Ein methodisch professionell durchgeführtes Heilfasten wird immer noch häufig mit „Hungern“ oder einer Mangelernährung gleichgesetzt. Dabei wird Fasten laut Ärztegesellschaft für Heilfasten und Ernährung e. V. offiziell als freiwilliger Verzicht auf feste Nahrung und Genussmittel für einen begrenzten Zeitraum definiert und grenzt sich dabei klar vom „Hungern“ – ein unfreiwilliger Verzicht auf unbestimmte Zeit – ab.
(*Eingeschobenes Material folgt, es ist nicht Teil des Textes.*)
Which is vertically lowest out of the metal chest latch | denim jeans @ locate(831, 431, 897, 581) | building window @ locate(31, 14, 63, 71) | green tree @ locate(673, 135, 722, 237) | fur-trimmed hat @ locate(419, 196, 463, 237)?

Essstörungen oder Nahrungsmittelknappheiten, die über einen längeren Zeitraum zu Nährstoffdefiziten und infolgedessen auch zu Gewichtsverlust führen, sind als Ursache für das Ausbleiben der Periode (funktionale hypothalamische Amenorrhö) oder gar Unfruchtbarkeit nicht unbekannt. So ist beispielsweise ein minimaler Körperfettanteil von 17-22 % bei Frauen notwendig für einen regelmäßigen Menstruationszyklus (Huhmann, 2020).

So machen sich Frauen, abgesehen von den vielen positiven Effekten des Fastens auf den Körper, immer häufiger Sorgen über einen negativen Einfluss auf das hormonelle Gleichgewicht. Zusätzlich werden sie durch Fasten-Mythen, die in den sozialen Netzwerken kursieren, verunsichert. Diese Aussagen setzen ein therapeutisches Fasten mit einem Hungern gleich . Die wachsenden Unsicherheiten und Sorgen sind jedoch häufig unbegründet – sofern der Nahrungsverzicht nicht unwillkürlich, sondern methodisch sicher und mit Bedacht geschieht.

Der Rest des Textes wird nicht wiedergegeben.